I received my win/loss statement from the casino. It showed three columns:
Total W/2G = $30,000 Slot Win = $1,800 Total Win = $1,800
I called the casino as I couldn't make sense of it--I won $30,000 but ended the year with only $1800 in winnings. The customer service people told me that I had won the $30,000 and then put it back and lost it. But after losing it, I managed to then win $1,800. My question is this: on my tax form I show $30,000 as W2G winnings. Then on my itemized deductions, I show my losses as $30,000 minus the $1,800 win. Am I right? I'm trying to be aboveboard and honest with the IRS, but these figures just confuse me.
Can you help?
I think you're got a handle on the win/loss statement. As you played, some of your winnings required W2-Gs and the total of those winnings is Total W/2G. That number doesn't take into account any of your losses or even the amount you had to bet to get those W2-Gs.

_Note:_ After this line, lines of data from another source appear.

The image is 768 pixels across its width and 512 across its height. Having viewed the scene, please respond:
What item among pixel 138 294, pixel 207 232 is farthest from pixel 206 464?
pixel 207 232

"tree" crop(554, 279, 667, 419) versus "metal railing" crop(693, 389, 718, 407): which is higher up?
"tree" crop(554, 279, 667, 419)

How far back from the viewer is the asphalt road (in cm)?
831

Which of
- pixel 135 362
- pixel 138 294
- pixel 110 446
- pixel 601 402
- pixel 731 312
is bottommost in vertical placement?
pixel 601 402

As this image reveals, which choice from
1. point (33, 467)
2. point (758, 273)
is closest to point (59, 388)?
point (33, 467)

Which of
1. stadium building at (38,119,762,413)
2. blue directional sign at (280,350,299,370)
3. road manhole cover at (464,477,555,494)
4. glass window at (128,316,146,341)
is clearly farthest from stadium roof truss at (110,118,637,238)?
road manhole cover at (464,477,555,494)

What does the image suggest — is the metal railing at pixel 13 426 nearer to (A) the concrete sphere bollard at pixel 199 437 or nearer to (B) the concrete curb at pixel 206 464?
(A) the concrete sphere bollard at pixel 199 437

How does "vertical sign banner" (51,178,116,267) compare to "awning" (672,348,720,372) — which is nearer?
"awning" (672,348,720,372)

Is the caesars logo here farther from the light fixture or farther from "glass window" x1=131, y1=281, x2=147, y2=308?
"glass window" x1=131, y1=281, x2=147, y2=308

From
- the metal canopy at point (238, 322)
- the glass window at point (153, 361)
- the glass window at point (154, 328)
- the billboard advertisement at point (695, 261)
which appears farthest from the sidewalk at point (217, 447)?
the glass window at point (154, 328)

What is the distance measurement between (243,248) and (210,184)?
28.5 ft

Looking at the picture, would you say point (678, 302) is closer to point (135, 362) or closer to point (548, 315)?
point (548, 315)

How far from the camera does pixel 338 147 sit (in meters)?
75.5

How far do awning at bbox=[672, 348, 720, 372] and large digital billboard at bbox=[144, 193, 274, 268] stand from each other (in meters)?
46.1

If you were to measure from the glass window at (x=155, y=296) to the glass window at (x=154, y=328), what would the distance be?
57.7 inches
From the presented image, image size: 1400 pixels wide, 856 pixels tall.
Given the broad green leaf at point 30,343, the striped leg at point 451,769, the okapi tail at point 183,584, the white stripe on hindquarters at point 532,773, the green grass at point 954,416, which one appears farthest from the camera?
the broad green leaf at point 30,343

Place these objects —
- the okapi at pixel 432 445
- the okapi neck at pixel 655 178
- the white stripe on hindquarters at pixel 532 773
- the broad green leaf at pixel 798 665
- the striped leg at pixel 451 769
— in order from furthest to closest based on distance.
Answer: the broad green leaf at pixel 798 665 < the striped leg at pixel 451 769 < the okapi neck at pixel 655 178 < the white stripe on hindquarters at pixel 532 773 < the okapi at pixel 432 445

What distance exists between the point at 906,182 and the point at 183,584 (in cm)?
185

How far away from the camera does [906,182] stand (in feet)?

Taking into account all the money you bet and all your other losses and winnings, you ended the year with a net win of $1800. This is the number you should really have to declare because it accurately represents how well you did at the casino. But I suppose very few people would declare gambling winnings without the W2-G (How many people who line in a state with a sales tax pay the use tax they're supposed to pay on out-of-state purchases?), so we're stuck with our split system of declaring some winnings on one line and an adjustment to represent reality on another.
You should consult a professional tax preparer to ensure your return is prepared correctly.